I've continued to fiddle with a custom process launcher to allow for sort of cloning of processes per connection or whatever, I've got something now that runs, and responds to process pings and forks as needed, but deadlocks when one of the forked processes exits (this should all be wired with pubs and such, so messages going to a non-existent destination shouldn't be a problem, but evidently needs debugging)
> Inject appears to be more of a polling input I'm not sure, but it seems like you can poll or block in the inject function. You just shouldn't block indefinitely. My guess is that you block, but yield every once in a while for control messages and then the inject function gets called again.
The flow per connection approach would just put off the issue, before I had a bunch of processes (go loops reading writing channels) to manage and now I have a bunch flows, and even kind of worse because it is not immediately obvious how to have flows cross talk (an inject with polling on a channel sort of works for getting messages into a flow, but a sink with polling offer with some kind of internal buffer just seems horrendous)

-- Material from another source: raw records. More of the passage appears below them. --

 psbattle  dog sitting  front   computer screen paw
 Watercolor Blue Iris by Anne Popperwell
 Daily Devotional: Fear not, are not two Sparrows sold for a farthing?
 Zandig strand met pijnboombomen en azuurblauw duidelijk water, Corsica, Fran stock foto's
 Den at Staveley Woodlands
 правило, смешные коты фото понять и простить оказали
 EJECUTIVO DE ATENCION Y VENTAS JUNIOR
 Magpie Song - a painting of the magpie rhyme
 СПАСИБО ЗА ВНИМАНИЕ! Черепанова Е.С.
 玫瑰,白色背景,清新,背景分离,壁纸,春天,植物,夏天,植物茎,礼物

Yea, I dunno. My intuition would be to generally not have a flow per connection, especially if the different connections talk to each other.
Exactly
@ovidiu.stoica1094's example code appears to be running into two issues, 1. Is the same lack of a clear way to connect an external async source or sink to a flow and 2. Is processes in a flow don't have a way to access the flow as a whole. Those two issues together means it is tricky for the callbacks given to the websocket client connection created in a flow to communicate data back to the flow.
If you implement process launcher yourself you have direct access to the channels, so you can more easily do async stuff, that might be the answer
That's not how I would approach it. I would have a function that returns subflows that have clear inputs and outputs. I would then compose the subflows into a single larger flow. The idea being that you could easily replace the websocket source with another source. You could replace the sinks with other sinks.
I mean, if you have a process definition that is a custom process launcher that launches a websocket and wires it's ins and outs to the channels, you can just replace that process definition with a different one in a flow
process and step-process lift procedures (fns that are not pure but are not async) into processes (things with state that communicate over channels)
A websocket doesn't really need that lifting
A websocket is actually two processes, one for reading and one for writing. You can also decouple the websocket specific reading and writing from the rest of the logic.
Obviously, you can also smash all that together.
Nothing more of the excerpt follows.